1. As a rock biography.
Well, it does what it’s supposed to: it tells the rather fascinating tale of Courtney Love’s life and gives the reader a lot of sympathy for her – though it’s not stated outright, it’s obvious that she’s been misunderstood far too often. I’m only a casual fan, so this book filled in some, er, holes in my knowledge; it reveals the other side of the story to the generalisations presented by the more commonly-heard Cobain and Reznor / Manson camps; and it filled my head with amusing facts I went on to spout to anyone who’d listen. It also painted a clear picture of the Riot Grrrl movement I missed on account of being Young and Therefore Aware Of No Alternative To Senseless Commercial Dance at the time, and highlighted elements of the Hole aesthetic that are still prevalent on the websites of teenage girls lacking in imagination today.
However, it’s a very short book, with little more than 200 pages in a large font. The book stated the facts, with little opinion involved, either on the part of the author or the subject, though the rest of the world’s reaction to Love is well documented. Courtney has the most tumultuous childhood and adolescence imaginable, but apart from a few brief analyses of how she must have felt at the early rejection of her parents, there’s little indication of her feelings with regards to being put in reform school and getting caught up in dodgy stripping contracts. Events just happen and happen and happen throughout. Though I understand the purpose of this book is to be non-judgemental, analysis is still possible, as evidenced in one of her late husband’s biographies, “Heavier Than Heaven”. Kurt’s youth is far less interesting by comparison, yet his every action is analysed in careful loving detail. All we get of Courtney in “The Real Story” is that she’s messed up but determined. Further, Kurt’s desire to die is introduced suddenly, and Courtney’s dealing with the suicide is summarised by a “she couldn’t remember much about the time immediately afterwards”. Although I can appreciate the author not wanting to get bogged down by this much-written-of-event, this was a far cry from the two-hundred-odd page saga in Victoria Beckham’s autobiography about the nightmare of fame, which made the reader deeply sympathetic and terrified; this account of a much more traumatic and fascinating event was over too quickly to do a substantial amount of heartstring-tugging. (Yes, I have a wide taste in biographies.)
Judging by the reviews, this matters little to the Courtney obsessive, but it makes the book seem somewhat frivolous to the more detached and objective reader, seeking the, er, whole picture.
2. As a Poppy Z. Brite book.
Having read and enjoyed Poppy Z. Brite’s first four books, I was really looking forward to reading this. What with her being the queen of purple prose and her obvious confidence for writing about music, bands and scenes, I was expecting this biography to be somewhat similar to one of Neil Strauss’s: less trashy and more intelligent, but with the same sharpness, same quantity of adjectives and equally in-yer-face.
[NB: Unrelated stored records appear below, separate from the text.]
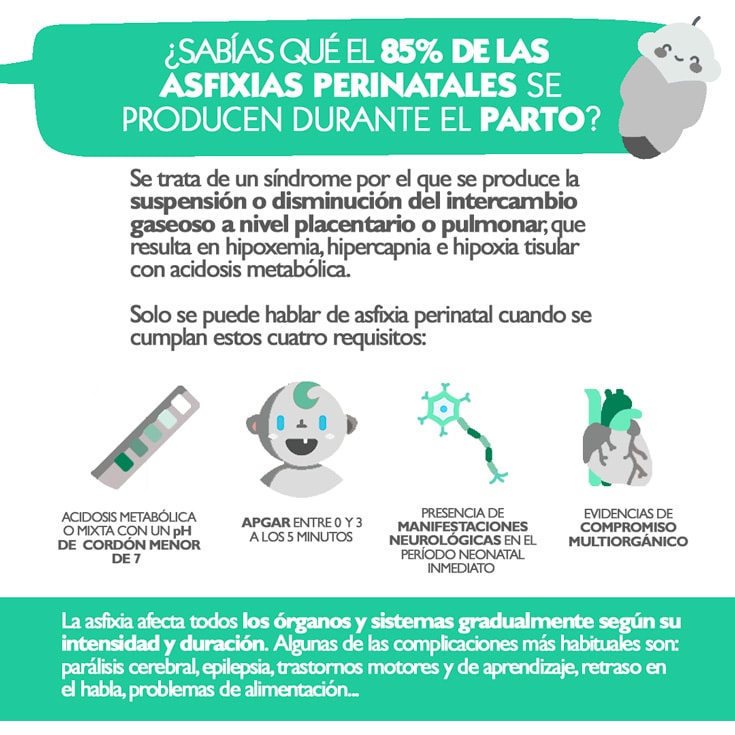 ¿SABÍAS QUÉ EL 85% DE LAS ASFIXIAS PERINATALES SE PRODUCEN DURANTE EL PARTO?

Se trata de un síndrome por el que se produce la suspensión o disminución del intercambio gaseoso a nivel placentario o pulmonar, que resulta en hipoxemia, hipercapnia e hipoxia tisular con acidosis metabólica.

Solo se puede hablar de asfixia perinatal cuando se cumplan estos cuatro requisitos:

ACIDOSIS METABÓLICA O MIXTA CON UN pH DE CORDÓN MENOR DE 7

APGAR ENTRE 0 Y 3 A LOS 5 MINUTOS

PRESENCIA DE MANIFESTACIONES NEUROLÓGICAS EN EL PERÍODO NEONATAL INMEDIATO

EVIDENCIAS DE COMPROMISO MULTIORGÁNICO

La asfixia afecta todos los órganos y sistemas gradualmente según su intensidad y duración. Algunas de las complicaciones más habituales son: parálisis cerebral, epilepsia, trastornos motores y de aprendizaje, retraso en el habla, problemas de alimentación...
Nope: instead we get the most straightforward writing imaginable (which I gather is also present in Poppy’s more recent novels). Apart from a couple of Dramatic Foreshadowing Sentences (which feel forced), it’s written as plainly as a manual. On the positive side, this makes it very easy to read, but you get none of the joy from the mastery of language the best rock journalists display, whether their writing can be gobbled up or you have to read each paragraph three times to get the sense of it.
So, all in all, it was fun enough to read, but it only left me hungry for a Courtney biography with a style and depth I can really get my teeth into.